Pour conclure, l’ère du « tout épigénétique » ne supplante en rien l’ère du « tout génétique », mais doit plutôt être vue comme un enrichissement de celle-ci. Autrement dit, les accomplissements de la génétique moléculaire permettent enfin d’aborder de front, non seulement l’étude des variations de séquence de l’ADN le long du génome, mais aussi celle des déterminants de l’activité des gènes et des dérégulations génétiques ou environnementales qui l’affectent.
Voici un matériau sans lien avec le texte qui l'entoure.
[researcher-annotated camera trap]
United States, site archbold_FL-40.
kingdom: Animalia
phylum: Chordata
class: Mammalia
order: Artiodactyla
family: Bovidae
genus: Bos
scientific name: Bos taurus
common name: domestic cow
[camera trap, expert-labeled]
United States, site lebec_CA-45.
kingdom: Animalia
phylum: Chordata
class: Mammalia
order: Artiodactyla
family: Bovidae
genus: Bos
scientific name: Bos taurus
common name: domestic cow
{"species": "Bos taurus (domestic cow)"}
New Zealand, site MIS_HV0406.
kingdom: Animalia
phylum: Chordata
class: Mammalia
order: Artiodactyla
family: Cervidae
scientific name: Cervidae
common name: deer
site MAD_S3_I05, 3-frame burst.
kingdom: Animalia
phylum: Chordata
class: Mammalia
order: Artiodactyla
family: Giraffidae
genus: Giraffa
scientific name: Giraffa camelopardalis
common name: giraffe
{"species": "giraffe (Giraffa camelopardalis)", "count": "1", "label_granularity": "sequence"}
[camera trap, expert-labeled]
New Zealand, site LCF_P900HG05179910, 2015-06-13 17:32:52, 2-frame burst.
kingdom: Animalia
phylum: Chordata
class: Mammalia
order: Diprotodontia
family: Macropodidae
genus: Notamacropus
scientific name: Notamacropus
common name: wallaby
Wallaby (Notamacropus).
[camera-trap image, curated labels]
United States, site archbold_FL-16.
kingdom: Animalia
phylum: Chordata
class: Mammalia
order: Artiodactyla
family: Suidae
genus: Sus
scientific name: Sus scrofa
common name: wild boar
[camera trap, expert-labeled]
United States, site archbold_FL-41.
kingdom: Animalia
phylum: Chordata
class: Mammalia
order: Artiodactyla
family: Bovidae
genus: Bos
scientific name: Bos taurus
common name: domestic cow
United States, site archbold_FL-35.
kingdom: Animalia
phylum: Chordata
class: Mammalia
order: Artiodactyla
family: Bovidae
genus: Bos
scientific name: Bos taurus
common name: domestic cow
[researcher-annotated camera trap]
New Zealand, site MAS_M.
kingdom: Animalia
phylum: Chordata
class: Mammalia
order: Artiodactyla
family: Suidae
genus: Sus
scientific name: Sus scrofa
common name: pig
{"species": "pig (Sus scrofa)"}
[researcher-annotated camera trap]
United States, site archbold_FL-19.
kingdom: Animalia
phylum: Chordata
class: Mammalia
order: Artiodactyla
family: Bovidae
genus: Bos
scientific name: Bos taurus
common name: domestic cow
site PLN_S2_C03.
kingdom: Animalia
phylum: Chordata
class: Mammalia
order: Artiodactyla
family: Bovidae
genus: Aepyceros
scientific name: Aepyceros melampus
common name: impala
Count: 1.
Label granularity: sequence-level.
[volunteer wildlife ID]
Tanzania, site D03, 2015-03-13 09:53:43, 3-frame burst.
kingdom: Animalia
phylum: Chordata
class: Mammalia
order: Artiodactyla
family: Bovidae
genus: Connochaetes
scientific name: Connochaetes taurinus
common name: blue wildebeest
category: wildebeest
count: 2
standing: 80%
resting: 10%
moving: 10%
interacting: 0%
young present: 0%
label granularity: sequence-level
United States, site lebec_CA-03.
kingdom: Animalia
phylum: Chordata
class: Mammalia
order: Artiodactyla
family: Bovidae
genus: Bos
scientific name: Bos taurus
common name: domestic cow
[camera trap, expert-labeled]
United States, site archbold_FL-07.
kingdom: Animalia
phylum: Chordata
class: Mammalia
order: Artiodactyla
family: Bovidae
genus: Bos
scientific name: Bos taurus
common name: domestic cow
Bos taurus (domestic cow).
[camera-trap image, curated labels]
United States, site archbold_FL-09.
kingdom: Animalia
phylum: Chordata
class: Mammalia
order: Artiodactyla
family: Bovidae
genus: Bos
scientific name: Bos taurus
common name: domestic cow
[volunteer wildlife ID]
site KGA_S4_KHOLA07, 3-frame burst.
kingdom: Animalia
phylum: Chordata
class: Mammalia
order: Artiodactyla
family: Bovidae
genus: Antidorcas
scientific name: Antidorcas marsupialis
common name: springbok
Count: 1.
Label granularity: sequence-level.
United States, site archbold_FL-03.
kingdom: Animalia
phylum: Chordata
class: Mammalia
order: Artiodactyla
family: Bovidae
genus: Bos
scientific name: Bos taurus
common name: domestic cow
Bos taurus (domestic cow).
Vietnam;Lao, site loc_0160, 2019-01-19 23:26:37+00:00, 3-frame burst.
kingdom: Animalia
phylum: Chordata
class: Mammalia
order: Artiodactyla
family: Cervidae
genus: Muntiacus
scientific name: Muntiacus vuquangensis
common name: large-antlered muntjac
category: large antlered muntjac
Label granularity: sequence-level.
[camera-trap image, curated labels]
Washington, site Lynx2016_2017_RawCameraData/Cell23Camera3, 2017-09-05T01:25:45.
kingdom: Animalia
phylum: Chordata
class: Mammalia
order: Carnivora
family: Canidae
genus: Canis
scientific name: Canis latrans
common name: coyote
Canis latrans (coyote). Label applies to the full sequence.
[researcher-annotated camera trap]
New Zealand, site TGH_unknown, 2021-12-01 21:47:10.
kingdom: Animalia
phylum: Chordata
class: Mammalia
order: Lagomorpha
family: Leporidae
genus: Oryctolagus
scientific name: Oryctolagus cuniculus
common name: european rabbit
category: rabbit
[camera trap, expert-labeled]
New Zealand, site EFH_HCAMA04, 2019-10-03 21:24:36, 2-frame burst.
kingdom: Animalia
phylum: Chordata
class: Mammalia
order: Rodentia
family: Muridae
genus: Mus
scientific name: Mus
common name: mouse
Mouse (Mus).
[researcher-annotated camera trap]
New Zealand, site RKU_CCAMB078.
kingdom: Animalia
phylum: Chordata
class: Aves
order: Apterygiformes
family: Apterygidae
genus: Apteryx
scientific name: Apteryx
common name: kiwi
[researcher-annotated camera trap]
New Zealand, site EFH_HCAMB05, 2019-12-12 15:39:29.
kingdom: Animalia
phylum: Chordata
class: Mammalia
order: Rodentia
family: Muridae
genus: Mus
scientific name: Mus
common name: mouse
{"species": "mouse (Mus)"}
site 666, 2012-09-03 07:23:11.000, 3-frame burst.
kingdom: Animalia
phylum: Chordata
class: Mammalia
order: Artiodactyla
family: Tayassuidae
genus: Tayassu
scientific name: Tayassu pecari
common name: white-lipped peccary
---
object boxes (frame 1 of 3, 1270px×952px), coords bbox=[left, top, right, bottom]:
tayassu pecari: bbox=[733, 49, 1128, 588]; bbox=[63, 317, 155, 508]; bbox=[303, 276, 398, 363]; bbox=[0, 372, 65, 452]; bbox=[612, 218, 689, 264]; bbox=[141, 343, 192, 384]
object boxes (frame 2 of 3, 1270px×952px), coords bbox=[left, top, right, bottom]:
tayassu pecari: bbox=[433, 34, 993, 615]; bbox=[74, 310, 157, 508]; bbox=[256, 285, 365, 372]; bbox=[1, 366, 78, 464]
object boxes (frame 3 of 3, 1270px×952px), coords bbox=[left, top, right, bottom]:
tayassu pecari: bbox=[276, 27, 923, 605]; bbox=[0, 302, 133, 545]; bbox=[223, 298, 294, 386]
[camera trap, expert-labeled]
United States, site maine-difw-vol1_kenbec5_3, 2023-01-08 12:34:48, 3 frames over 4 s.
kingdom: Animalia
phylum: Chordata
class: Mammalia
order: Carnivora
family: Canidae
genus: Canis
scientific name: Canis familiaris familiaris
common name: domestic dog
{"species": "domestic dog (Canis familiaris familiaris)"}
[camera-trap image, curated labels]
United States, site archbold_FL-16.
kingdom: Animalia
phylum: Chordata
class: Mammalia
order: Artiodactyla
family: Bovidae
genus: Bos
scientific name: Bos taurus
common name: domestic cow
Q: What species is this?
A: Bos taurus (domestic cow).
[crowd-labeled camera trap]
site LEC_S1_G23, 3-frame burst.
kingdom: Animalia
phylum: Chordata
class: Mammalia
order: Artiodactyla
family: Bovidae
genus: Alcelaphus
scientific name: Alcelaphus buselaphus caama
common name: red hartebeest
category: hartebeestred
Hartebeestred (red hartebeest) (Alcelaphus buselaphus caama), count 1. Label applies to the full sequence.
Dès lors, l’opposition entre l’inné et l’acquis peut être dépassée pour laisser place à une compréhension du rôle des interactions entre variations génétiques et environnementales dans l’élaboration et la transmission des différences phénotypiques entre individus.

Liens d’intérêt

L’auteur déclare n’avoir aucun lien d’intérêt concernant les données publiées dans cet article.

Références

  1. Loison L. Retour sur la constitution du concept d’épigénétique. Med Sci (Paris) 2024 ; 40 : 885–91. [CrossRef] [EDP Sciences] [PubMed] [Google Scholar]
  2. Holliday R. The inheritance of epigenetic defects. Science 1987 ; 238 : 163–70. [CrossRef] [PubMed] [Google Scholar]
  3. Bird A. Perceptions of epigenetics. Nature 2007 ; 447 : 396–8. [CrossRef] [Google Scholar]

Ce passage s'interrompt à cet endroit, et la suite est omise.